Dissection of the spatial requirement for Notch signaling in neural tube morphogenesis. (a,a’) Pard3-GFP expressing mib1 mutant cells undergo correct polarization when transplanted into WT hosts (n = 30 cells in 6 embryos). (b,b’) In contrast, Pard3-GFP expressing WT cells fail to polarize when transplanted into mib1 mutant hosts (n = 96 cells in 13 embryos). (a,b) are single confocal sections, (a’,b’) maximum projections of 5 slices separated by 2 µm intervals to visualize GFP-positive clones. (c-f) The two halves of the neural tube were labelled by injecting RNAs encoding red or green fluorescent membrane labels (GAP43) into the 2 blastomeres of 2-cell stage embryos (see Methods). (c,d) In WT sibling embryos half-injected with RNA encoding constitutively activated Notch (NICD), cells originating from both sides of the neural tube cross the neural tube midline to integrate the contra-lateral organ half (n = 7/7). (e,f) If NICD is half-injected into mib1 mutants, NICD-containing cells display extensive midline crossing (f,f”), while the crossing of NICD-negative cells is reduced in 6/8 embryos (f’,f”). (g–j) One half of the embryo was injected with RNA encoding NICD Pard3-GFP, the other half with GAP43-RFP. (g,h) 6/6 WT sibling embryos display apical Pard3 accumulation (h) and bilateral midline crossing (h,h’). (i,j) In mib1 mutants, NICD causes apico-basal polarization and midline crossing of Pard3-GFP positive cells in 6/6 embryos (j). NICD-negative GAP43-RFP positive cells fail however to cross the neural tube midline in 5/6 embryos (j’). Pictures represent dorsal views of the spinal cord (anterior up) at 30 somites (a,b), 18 somites (d,f) and 21 somites (h,j) stages. Scalebars: a,b 20 µm, (d,f,h,j) 40 µm.

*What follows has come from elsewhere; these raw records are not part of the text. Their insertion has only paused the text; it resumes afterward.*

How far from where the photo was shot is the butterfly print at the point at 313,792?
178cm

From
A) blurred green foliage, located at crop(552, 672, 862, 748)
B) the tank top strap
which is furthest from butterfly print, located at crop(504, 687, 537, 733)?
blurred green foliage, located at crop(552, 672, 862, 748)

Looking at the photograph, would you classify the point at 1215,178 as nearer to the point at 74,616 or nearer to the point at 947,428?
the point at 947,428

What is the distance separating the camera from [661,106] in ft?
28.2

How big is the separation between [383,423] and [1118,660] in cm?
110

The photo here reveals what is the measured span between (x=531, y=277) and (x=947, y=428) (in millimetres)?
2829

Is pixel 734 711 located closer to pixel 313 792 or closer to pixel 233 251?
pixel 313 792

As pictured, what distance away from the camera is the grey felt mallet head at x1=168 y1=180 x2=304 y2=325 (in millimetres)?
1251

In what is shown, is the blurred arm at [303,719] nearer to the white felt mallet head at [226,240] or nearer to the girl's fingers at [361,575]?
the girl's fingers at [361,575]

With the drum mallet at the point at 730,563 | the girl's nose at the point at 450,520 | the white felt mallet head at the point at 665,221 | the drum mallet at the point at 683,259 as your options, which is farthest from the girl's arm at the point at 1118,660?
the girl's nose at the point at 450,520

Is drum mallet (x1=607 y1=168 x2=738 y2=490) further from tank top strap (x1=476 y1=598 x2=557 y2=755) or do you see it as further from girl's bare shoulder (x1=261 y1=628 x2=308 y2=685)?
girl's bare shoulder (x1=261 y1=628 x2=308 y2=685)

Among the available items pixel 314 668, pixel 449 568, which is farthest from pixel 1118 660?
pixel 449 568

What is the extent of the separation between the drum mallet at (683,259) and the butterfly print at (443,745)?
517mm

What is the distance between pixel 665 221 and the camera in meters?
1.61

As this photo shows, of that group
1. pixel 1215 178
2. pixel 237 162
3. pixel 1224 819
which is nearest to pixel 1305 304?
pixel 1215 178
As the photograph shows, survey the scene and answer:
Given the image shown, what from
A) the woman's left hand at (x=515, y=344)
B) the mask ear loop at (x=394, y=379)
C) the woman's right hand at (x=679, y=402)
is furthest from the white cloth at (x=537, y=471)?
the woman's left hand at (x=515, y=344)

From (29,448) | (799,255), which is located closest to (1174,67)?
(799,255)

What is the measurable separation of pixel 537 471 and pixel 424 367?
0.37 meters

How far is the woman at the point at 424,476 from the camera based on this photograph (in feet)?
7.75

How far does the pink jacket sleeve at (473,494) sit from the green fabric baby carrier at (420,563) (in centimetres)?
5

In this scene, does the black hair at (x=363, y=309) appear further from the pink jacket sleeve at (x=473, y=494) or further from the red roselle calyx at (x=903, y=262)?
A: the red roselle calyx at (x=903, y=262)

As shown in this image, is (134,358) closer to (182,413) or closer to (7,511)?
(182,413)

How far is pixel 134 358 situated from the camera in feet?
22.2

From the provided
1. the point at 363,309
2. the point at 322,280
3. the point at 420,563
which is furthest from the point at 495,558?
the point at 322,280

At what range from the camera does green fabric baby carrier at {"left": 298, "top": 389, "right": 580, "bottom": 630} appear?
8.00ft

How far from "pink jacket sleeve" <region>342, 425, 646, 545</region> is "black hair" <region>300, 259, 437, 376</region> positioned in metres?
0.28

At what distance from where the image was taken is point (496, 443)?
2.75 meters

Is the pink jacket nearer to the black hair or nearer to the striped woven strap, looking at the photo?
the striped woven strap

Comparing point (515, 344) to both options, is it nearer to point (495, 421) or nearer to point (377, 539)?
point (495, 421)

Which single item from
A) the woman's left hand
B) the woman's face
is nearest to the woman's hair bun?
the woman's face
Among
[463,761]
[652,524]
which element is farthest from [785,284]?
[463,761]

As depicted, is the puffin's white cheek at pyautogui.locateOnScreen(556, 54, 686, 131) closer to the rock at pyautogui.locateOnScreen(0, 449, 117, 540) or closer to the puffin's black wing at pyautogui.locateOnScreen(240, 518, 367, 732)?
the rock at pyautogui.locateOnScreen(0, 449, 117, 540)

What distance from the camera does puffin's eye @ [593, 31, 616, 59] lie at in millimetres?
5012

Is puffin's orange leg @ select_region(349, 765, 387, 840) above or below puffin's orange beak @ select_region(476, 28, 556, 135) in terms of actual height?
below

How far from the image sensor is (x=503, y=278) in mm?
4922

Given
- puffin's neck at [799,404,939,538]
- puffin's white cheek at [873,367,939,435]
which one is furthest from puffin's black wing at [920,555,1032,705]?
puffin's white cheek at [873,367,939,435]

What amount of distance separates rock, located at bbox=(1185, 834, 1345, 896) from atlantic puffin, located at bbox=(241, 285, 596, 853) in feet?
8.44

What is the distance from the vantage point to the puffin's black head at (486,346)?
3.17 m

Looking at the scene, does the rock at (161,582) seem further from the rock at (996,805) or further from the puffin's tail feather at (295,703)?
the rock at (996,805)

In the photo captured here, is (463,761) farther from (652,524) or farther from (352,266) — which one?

Notch loss of function impairs morphogenetic cell movements in the zebrafish spinal cord. (a–i) To label one half of the neural tube RNA encoding a fluorescent membrane label (GAP43-GFP) was injected into one blastomere of two cell stage embryos (see Methods). (a,b) In 16 somites stage WT siblings, cells from one half of the neural tube cross the organ midline to integrate the contra-lateral half. (c,d) In mib1 mutants, neural tube cells fail to display this behavior. (e,f) RNA injection of constitutively activated Notch (NICD) at a concentration of 37.5 ng/µl restores apico-basal polarity (apical aPKC enrichment at the neural tube midline in f’ compared to d’) and midline-crossing cell movements (f) in mib1 mutants. (g,h) Injection of a lower dose of NICD (25 ng/µl) fails to restore neuroepithellial morphology (note the lack of apical F-actin accumulation at the neural tube midline in h’) but is sufficient to promote midline crossing (h). (i,j) Neural tube cells display reduced midline crossing in dld; dla compound mutant/morphants. (k) Quantification of neural tube midline crossing in WT, mib1 mutants and NICD-injected mib1 mutants (for details and statistical analysis see Methods, Supplementary Fig. S6i and Supplementary Table S2). (l) Reduced midline crossing is also observed if WT sibling (crossing index 0.98 ± 0.01, n = 5) and mib1 mutants (0.74 ± 0.06, n = 13) are compared at the 30 somites stage (p = 3.9E-10, see also Supplementary Fig. S6g,h). (m) Midline crossing is reduced in dld; dla mutants/morphants (0.82 ± 0.09, n = 36) compared to dld single mutants (0.96 ± 0.03, n = 14) (p = 2.1E-10). (n–q) Transversal sections of the anterior spinal cord used to measure neural tube width (W) and Height (H). mib1 mutants (o) present an increased W/H ratio compared to WT siblings (n). NICD RNA injection restores neural tube proportions (p). (q) Quantification of W/H ratios, see Supplementary Table S4 for statistical analysis. (b,d,f,h,j) dorsal views of the anterior spinal cord at the 16 somites stage, anterior up. (n–p) transversal sections of the anterior spinal cord at 30 somites, after the completion of midline crossing. Scalebars: 40 µm. Boxes in (k,l,m,q) represent mean values ± SD.